Hell Paying: New Payday Loan Rules Still Too Soft, Group Says

A single high winter heating bill, a major auto repair or unexpected illness, and many New Brunswickers could find themselves in dire financial straits.

In a financial emergency, payday loans – short-term, unsecured loans, usually for a few hundred dollars – can seem like a quick fix.

But with some annual percentage rates (APRs) above 600 percent, payday loans are one of the most expensive ways to borrow money.

They can trigger a cycle of debt that many low-income New Brunswickers cannot escape.

On Monday, New Brunswick became the eighth Canadian province to introduce regulations governing the payday lending industry.

But agencies fighting against abusive lending, say more could be done to protect New Brunswick’s working poor.

‘Far west’

Prior to this week, loans weren’t regulated at all in that province, according to Randy Hatfield of the Saint John Human Development Council.

“It was the Wild West,” he said. “We didn’t know how many payday lenders there were, how much they loaned, how much their rates and fees were, what their penalty structure was.”

Randy Hatfield, Executive Director of the Saint John Human Development Council, responded to the New Brunswick Financial and Consumer Services Commission request for comment on the regulation of the helpdesk industry in the province. . (Facebook)

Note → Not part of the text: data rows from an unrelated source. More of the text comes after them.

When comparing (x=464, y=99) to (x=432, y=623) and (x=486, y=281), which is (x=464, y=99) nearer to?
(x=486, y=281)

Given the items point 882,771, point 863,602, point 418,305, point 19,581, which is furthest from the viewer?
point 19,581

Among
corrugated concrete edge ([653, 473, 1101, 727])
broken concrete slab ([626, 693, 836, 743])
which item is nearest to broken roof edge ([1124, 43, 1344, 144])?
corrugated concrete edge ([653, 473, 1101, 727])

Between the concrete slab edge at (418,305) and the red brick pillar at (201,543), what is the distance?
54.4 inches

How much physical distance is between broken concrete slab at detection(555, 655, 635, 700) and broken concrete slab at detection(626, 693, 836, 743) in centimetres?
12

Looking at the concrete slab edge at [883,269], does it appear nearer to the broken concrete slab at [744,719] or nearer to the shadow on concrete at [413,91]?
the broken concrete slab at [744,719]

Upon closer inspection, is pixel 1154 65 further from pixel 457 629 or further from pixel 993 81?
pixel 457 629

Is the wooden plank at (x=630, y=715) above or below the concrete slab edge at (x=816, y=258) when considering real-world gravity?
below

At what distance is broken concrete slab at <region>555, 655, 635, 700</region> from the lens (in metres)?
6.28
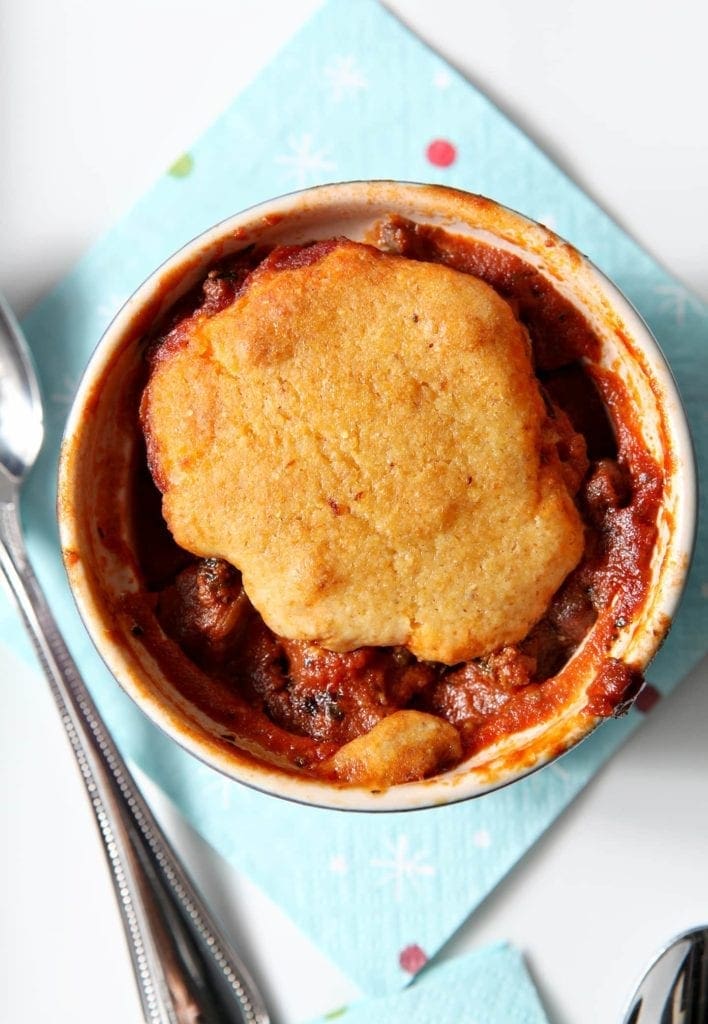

Earlier this week, the Financial and Consumer Services Commission announced a new set of regulations, including a compulsory license for payday lenders, then requiring posters to show their rates and making insurance on them. optional loans.

Lenders are also prohibited from making more than one loan at a time to the same consumer, or from lending more than 30 percent of the consumer’s take-home pay.

Under the new rules, the commission is able to take action against unauthorized lenders and those who do not comply with the law.

The new regulations are “a very good start,” Hatfield said.

He gave the province “full marks” for tougher disclosure rules, which ensure borrowers are aware of the annual percentage rate they are paying and what they owe.

He also praised the Financial and Consumer Services Commission for capping the amount payday lenders can charge at $ 15 per $ 100 borrowed – among the lowest fees in Canada.

But there is still “an unfinished business,” Hatfield said.

Stricter rules are needed

The new regulations don’t deal with repeat borrowing – when people take one loan, find themselves unable to pay, then take another to pay off the balance, going into more debt, Hatfield said.

They also don’t deal with simultaneous borrowing: people borrowing from one payday lender and then “walking across the street to another lender.”

Other jurisdictions, including Nova Scotia, have rules that give people more time to repay their loans if they have taken out more than three payday loans in a 62-day period, Hatfield said.

Payday lenders have proliferated across Canada, most of them in poorer neighborhoods. (SRC)

“It essentially lengthens the time a borrower has to pay off their debt so they don’t have to go back to the well,” he said.

Better data collection could also help study and measure the impact of the payday loan industry on low-income New Brunswickers, Hatfield said.

“The data reporting requirements that are currently in place in the new regulations are not as stringent or as detailed as they are in other provinces.

‘Be careful what you wish for’

Payday lenders “prey on the working poor,” Hatfield said, opening windows in the heart of low-income neighborhoods, around liquor stores and in malls.

But banning such businesses could also have unintended negative consequences.

“You have to be careful what you want,” he said. “If you put these guys out of business then you could bring back the criminal element, and more loan sharking and more pawn shops.” “

“They fill a need, but there is a need to regulate the industry.

The Saint John Human Development Council and other groups addressing poverty in the province will make further recommendations to protect low-income people in New Brunswick. (Bryan Labby / CBC)

More recommendations to come

The problem remains that the working poor “have very few credit instruments to which they can access,” Hatfield said.

“In the past, it was not uncommon to go to your employer and ask for an advance. But in the age of electronic payments, this kind of discretion is less and less available. loans to people.

Until better options exist, there is more regulatory work to be done to protect consumers, Hatfield said.

“There are other more consumer friendly regulations that we could have adopted,” he said. “We will definitely recommend more in the years to come.”